Have you ever looked into the eyes of your dog as they are wagging their tail? Or caught the gaze of a squirrel stealing a tulip bulb in your garden, or made eye contact with a robin guarding her nest? These experiences have all happened to me recently, and each encounter makes me stop, forget about everything else in the world for a brief moment, and wonder: what are they thinking? And do they wonder what I’m thinking?
While we may never have an exact translation, these communications between the human and animal world are powerful, and they are explored in this week’s show, "Eye to Eye Animal Encounters."
This summer I’m reading a book that takes me deep into all of the animal senses, Ed Yong’s, "An Immense Journey." Yong is known for his excellent reporting on COVID-19 for The Atlantic.

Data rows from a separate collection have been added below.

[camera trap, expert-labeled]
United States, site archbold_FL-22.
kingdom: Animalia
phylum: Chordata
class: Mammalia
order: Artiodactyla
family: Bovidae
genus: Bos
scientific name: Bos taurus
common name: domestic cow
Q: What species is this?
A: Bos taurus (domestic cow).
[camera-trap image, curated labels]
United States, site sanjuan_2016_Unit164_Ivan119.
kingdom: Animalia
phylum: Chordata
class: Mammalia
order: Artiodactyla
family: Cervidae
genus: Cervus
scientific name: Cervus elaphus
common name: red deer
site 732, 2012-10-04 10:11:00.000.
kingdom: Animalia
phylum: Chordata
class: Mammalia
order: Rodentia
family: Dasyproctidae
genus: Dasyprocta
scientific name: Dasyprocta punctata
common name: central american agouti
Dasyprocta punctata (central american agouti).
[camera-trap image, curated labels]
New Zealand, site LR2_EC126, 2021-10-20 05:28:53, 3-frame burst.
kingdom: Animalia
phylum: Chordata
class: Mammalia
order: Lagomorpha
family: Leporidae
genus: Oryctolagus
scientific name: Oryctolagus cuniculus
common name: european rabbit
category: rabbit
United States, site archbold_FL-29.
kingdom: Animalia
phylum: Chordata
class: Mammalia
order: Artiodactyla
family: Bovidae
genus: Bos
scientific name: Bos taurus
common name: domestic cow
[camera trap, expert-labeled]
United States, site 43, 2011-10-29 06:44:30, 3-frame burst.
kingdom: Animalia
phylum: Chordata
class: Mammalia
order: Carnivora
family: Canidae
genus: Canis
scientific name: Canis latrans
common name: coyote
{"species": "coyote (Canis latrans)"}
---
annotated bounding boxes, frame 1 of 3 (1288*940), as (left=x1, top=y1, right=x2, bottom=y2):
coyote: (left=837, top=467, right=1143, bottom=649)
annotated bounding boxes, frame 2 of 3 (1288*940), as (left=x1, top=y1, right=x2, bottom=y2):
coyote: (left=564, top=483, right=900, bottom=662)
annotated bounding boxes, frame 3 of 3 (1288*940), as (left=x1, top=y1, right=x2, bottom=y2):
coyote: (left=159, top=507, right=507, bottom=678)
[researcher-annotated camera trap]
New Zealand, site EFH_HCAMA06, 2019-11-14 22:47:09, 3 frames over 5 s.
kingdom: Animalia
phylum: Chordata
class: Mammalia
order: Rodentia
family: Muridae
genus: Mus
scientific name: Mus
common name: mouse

His nature writing is meticulously reported, annotated with historical context, and yet full of surprise, curiosity and respect for the animal world.
Yong writes about staring into the eyes of a spider, who looks back at him. He also delves into a word for a creature’s sensory bubble, "Umwelt." It stems from the German word for "environment" and was used by Baltic-German zoologist Jakob von Uexkull in 1909 to describe an animal’s senses and experiences. We, as animals, could live in the same environment, but might not have the same Umwelt – some can hear unusual pitches and sounds, others feel temperatures differently. Our senses help us interpret our environment. Yong writes "Uexkull saw animals not as mere machines but as sentient entities, whose inner worlds not only existed but were worth contemplating."